MAV_0_MODE = onboard
MAV_0_CONFIG = TELEM1
SER_TEL1_BAUD = 230400 8N1
9. Configure the Network Video Receive block to receive the depth data from Unreal environment. Note that the port number and compression parameters in the Network Video Receive block are same as those of the corresponding Video Send block streaming camera image from Unreal engine.
Note: If you do not opt for flight visualization with PX4 HITL, comment the Network Video Receive block.
9. Click Monitor & Tune from Run on Hardware section of Hardware tab in the Simulink Toolstrip.
The code will be generated for the Controller model and the same will be automatically deployed to NVIDIA Jetson. NVIDIA Jetson should start communicating with host over Monitor & Tune Simulation.
Note: Ensure that there are no other deployed models from Simulink are running in NVIDIA Jetson. If you are unable to verify, reboot the Pixhawk hardware board before starting the deployment.
The algorithm in NVIDIA Jetson also communicates with the Plant model UAV_Dynamics_Autopilot_Communication over UDP.
Step 6: Run the UAV Dynamics Model, Upload Mission from QGroundControl and Fly the UAV
1. In the Simulink toolstrip of the Plant model (UAV_Dynamics_Autopilot_Communication), on the Simulation tab, click Run to simulate the model.
2. Set the PX4 parameter COM_OBS_AVOID
enabling the PX4 path planning interface. Navigate to Parameters from the main menu and set the COM_OBS_AVOID
parameter value to 1
.
3. In the Parameters tab, set the COM_DISARM_PRFLT
parameter value to -1.
2. Configure the actuators in QGC. For more information, see Configure and Assign Actuators in QGC.
4. In the QGC, navigate to the Plan View.
5. Create a mission. For information on creating a mission, see Plan View.
After you create a mission, it is visible in QGC.
6. Click Upload button in the QGC interface to upload the mission from QGroundControl.
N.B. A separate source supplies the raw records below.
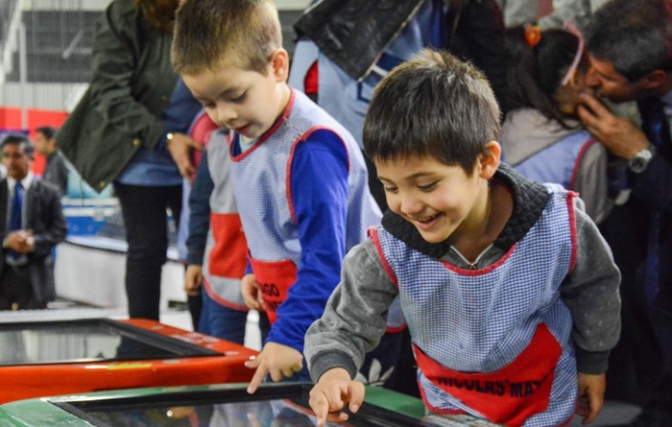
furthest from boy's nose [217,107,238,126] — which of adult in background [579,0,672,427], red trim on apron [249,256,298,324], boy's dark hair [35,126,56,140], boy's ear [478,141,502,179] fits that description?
boy's dark hair [35,126,56,140]

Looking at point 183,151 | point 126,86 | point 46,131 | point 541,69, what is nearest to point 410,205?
point 541,69

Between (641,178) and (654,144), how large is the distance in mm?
79

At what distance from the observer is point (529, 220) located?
4.82 ft

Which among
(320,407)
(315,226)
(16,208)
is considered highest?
(315,226)

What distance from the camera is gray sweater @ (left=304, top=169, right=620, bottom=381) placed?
58.6 inches

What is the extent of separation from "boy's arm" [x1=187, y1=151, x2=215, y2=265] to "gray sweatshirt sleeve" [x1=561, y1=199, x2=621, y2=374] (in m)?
1.25

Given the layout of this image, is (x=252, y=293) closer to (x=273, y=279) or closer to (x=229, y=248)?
(x=273, y=279)

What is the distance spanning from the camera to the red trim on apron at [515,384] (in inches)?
62.2

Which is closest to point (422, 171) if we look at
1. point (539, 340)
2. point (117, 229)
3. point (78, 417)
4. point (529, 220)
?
point (529, 220)

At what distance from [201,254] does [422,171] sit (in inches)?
56.5

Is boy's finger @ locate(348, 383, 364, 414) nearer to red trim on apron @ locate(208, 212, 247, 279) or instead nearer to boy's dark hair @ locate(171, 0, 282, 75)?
boy's dark hair @ locate(171, 0, 282, 75)

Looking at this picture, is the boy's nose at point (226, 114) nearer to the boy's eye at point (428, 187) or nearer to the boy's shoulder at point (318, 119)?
the boy's shoulder at point (318, 119)

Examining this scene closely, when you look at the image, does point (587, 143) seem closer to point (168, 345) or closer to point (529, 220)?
point (529, 220)

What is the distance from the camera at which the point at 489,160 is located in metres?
1.42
7. Navigate to Fly View to view the uploaded mission.
8. Start the Mission in QGC. The UAV should follow the mission path.
9. Observe the flight visualization in the Unreal Engine.
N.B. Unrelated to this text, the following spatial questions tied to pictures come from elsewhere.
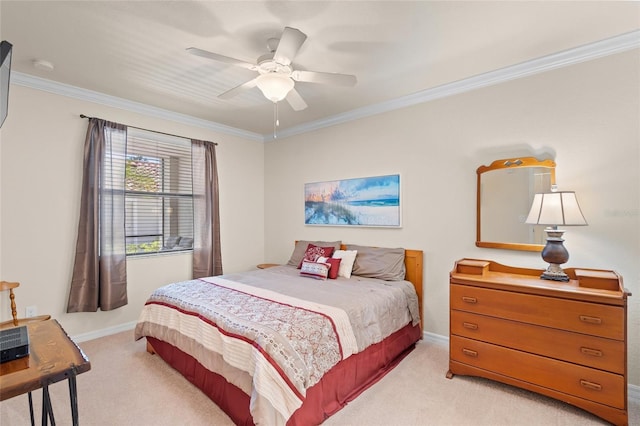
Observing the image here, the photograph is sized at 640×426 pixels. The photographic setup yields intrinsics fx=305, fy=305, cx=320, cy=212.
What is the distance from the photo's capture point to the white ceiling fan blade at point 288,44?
5.91ft

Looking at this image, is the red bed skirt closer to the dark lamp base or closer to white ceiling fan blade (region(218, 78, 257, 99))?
the dark lamp base

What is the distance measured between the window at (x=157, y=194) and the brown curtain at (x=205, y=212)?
79 millimetres

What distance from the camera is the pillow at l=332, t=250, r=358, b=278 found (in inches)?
133

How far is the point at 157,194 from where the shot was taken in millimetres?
3793

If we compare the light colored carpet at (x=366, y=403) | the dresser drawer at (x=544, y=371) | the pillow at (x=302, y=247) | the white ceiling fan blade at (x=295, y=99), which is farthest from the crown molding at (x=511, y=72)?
the light colored carpet at (x=366, y=403)

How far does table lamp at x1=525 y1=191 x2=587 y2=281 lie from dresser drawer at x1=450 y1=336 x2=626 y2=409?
0.61m

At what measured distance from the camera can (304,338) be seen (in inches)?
75.8

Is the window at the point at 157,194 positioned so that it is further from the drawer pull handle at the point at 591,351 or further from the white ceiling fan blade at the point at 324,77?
the drawer pull handle at the point at 591,351

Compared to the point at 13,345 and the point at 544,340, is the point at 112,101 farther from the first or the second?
the point at 544,340

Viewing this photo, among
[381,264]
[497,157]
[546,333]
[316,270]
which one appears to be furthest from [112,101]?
[546,333]

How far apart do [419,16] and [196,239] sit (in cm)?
352

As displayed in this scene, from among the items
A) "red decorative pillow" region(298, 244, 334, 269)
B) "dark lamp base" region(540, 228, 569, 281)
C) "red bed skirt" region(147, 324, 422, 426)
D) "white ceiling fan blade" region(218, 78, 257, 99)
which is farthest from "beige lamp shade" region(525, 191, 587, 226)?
"white ceiling fan blade" region(218, 78, 257, 99)

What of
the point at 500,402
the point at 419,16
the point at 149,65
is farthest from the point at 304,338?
the point at 149,65

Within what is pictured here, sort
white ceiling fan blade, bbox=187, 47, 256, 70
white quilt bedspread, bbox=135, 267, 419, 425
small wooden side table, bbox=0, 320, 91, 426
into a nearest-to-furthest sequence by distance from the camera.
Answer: small wooden side table, bbox=0, 320, 91, 426, white quilt bedspread, bbox=135, 267, 419, 425, white ceiling fan blade, bbox=187, 47, 256, 70
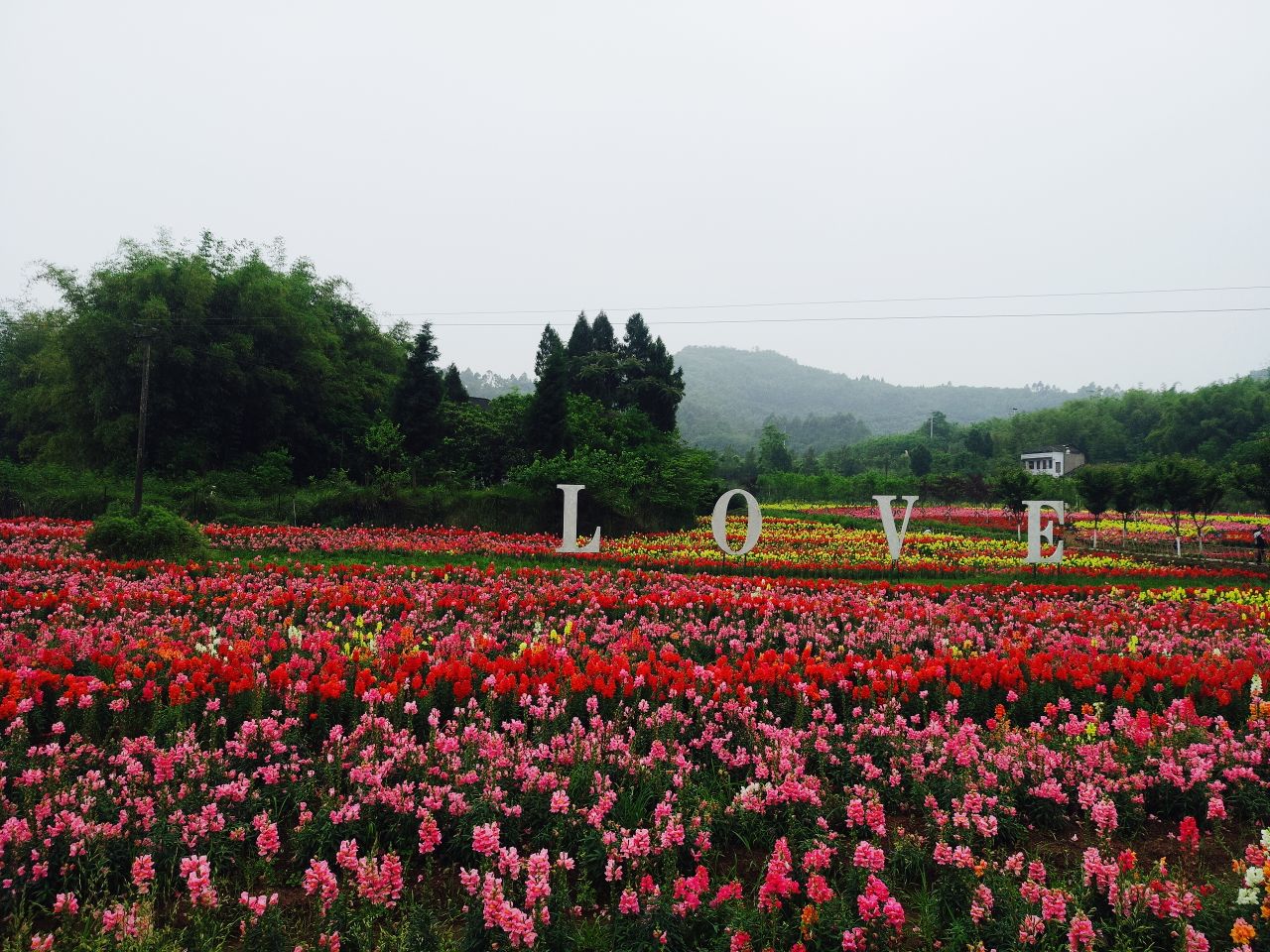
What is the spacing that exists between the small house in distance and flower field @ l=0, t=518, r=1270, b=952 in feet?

10. Go to the Onboard_Autopilot_Communication model and validate the depth image streamed to Jetson during the flight in the Video Viewer (from Computer Vision Toolbox™).
Troubleshooting
While Simulating the visualization model in Step 4, you might get any STD exception errors such as, "some module could not be found".
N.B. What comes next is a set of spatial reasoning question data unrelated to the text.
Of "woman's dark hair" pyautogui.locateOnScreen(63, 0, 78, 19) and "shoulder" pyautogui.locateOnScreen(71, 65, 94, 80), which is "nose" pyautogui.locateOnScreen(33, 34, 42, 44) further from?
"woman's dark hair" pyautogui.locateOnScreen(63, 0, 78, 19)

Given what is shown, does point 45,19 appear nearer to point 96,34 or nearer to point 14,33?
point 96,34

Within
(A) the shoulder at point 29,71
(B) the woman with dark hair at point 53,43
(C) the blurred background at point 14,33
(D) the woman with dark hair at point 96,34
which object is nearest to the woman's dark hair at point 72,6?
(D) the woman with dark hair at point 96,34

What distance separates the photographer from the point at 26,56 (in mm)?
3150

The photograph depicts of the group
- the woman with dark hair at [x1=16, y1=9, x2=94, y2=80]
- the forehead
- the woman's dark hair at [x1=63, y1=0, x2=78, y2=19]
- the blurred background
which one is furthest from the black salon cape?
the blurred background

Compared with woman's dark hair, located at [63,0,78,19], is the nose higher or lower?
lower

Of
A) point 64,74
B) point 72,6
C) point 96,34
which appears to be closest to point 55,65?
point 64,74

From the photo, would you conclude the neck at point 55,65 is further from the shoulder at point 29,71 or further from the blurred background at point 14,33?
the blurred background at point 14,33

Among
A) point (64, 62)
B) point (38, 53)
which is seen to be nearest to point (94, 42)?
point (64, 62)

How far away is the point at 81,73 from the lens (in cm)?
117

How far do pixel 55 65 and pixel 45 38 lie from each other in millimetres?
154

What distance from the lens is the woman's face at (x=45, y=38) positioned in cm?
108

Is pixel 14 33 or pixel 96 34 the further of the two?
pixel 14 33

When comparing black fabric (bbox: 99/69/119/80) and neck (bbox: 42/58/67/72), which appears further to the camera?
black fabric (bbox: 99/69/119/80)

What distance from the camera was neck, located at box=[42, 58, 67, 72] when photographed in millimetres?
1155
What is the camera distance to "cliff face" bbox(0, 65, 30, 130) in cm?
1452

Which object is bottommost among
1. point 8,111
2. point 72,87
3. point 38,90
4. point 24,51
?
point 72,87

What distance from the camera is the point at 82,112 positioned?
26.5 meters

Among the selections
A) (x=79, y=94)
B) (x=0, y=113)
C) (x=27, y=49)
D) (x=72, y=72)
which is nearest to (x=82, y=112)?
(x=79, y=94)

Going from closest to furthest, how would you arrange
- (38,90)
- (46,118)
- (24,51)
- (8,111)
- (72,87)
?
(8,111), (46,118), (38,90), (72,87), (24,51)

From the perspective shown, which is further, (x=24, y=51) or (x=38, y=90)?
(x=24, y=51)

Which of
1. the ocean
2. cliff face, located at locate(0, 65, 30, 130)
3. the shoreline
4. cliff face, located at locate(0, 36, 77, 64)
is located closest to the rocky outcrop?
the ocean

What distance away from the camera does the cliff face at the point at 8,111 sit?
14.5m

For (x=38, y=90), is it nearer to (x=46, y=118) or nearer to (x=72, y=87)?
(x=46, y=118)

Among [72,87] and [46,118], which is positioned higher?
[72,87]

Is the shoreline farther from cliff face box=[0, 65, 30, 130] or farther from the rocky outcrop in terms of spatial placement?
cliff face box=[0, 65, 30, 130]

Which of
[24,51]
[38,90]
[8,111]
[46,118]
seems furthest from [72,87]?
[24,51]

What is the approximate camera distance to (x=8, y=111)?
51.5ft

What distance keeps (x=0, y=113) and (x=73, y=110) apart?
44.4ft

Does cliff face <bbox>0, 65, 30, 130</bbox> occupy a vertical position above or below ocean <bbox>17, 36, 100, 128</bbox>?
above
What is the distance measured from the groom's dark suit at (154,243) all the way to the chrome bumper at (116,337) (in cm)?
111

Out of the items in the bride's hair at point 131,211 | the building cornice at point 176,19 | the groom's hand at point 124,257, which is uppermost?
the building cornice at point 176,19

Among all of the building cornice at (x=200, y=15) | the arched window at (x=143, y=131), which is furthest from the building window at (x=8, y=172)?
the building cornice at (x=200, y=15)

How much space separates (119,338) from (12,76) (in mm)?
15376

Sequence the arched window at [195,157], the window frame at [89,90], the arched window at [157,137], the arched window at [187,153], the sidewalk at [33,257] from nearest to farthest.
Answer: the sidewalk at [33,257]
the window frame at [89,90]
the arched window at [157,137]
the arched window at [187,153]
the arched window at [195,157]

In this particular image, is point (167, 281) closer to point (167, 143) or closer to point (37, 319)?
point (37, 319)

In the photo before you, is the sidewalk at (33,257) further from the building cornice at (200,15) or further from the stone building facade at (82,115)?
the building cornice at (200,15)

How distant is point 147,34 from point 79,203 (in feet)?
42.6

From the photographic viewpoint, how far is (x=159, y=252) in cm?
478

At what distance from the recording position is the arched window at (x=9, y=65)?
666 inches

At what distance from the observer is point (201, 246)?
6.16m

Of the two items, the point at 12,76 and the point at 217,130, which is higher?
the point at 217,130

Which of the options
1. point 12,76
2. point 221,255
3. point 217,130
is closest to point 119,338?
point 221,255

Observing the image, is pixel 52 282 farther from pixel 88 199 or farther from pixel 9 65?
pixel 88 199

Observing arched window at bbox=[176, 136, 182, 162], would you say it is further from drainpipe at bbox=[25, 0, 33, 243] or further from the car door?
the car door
Change the compiler to Microsoft Visual C++ 2019 using mex -setup c++
command to fix the issue.
"Avoidance system not available" warning when starting a mission. This warning occurs because the communication between NVIDIA Jetson and PX4 HITL is not established.
Ensure that host PC and NVIDIA Jetson are connected to same network. Try pinging NVIDIA Jetson from the host PC and vice versa. Also, double-check the NVIDIA Jetson IP address entered in the MAVLink Bridge blocks as mentioned in 6th point of Step 2 and Host PC IP address entered in the UDP send block as mentioned in 7th point of Step 5.